WHAT YOU ARE ASKED TO DO
Copy the rows word for word, starting at the one containing "How much of" and ending at the one containing "From among the".

THE DATA
********************

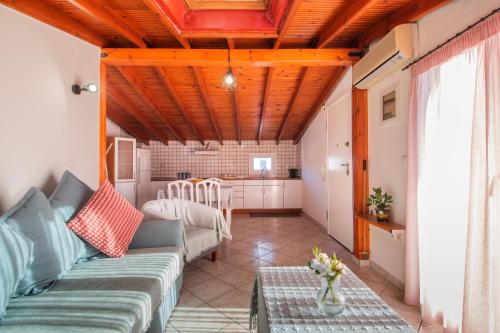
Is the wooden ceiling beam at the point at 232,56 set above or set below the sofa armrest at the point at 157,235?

********************

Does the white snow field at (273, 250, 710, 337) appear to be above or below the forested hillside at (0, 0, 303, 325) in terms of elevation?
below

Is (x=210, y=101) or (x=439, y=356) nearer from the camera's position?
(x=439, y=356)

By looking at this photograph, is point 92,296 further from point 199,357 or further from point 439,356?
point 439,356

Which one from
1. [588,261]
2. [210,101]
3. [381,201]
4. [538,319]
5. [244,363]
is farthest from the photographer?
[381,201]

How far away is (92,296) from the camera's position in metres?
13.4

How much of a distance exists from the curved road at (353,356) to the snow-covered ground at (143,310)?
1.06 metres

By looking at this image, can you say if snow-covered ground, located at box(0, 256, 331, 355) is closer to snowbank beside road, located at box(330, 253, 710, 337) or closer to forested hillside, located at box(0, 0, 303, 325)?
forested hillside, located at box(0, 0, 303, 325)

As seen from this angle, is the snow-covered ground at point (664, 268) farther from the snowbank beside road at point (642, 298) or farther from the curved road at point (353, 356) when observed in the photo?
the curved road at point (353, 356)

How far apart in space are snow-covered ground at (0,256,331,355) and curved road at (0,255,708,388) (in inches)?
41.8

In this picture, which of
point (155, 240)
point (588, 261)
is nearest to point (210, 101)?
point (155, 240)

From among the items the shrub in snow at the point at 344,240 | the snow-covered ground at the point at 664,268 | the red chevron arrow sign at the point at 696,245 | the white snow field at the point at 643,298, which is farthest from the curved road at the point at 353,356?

********************

ANSWER
How much of a distance exists from the curved road at (353,356) to the snow-covered ground at (143,310)?
1.06 metres

By looking at this image, can you say if snow-covered ground, located at box(0, 256, 331, 355) is closer to snowbank beside road, located at box(330, 253, 710, 337) or closer to forested hillside, located at box(0, 0, 303, 325)?
forested hillside, located at box(0, 0, 303, 325)

As seen from this angle, is the snow-covered ground at point (664, 268) farther from the snowbank beside road at point (642, 298) or farther from the curved road at point (353, 356) when observed in the photo?
the curved road at point (353, 356)

How far apart in space are snow-covered ground at (0,256,331,355) and curved road at (0,255,708,388) (in inches)?
41.8

In this picture, which of
point (155, 240)
point (588, 261)
is nearest to point (210, 101)?
point (155, 240)

From among the items the shrub in snow at the point at 344,240 | the snow-covered ground at the point at 664,268 | the red chevron arrow sign at the point at 696,245 | the white snow field at the point at 643,298, which is farthest from the curved road at the point at 353,356?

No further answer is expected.